GOAL OF THE EXERCISE: The answer should contain every record below, output exactly.

EXERCISE MATERIAL:
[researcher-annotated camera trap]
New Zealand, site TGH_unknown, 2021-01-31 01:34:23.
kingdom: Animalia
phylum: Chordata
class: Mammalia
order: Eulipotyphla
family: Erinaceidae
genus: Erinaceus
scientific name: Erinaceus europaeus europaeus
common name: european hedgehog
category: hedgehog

THE ANSWER:
[researcher-annotated camera trap]
New Zealand, site TGH_unknown, 2021-01-31 01:34:23.
kingdom: Animalia
phylum: Chordata
class: Mammalia
order: Eulipotyphla
family: Erinaceidae
genus: Erinaceus
scientific name: Erinaceus europaeus europaeus
common name: european hedgehog
category: hedgehog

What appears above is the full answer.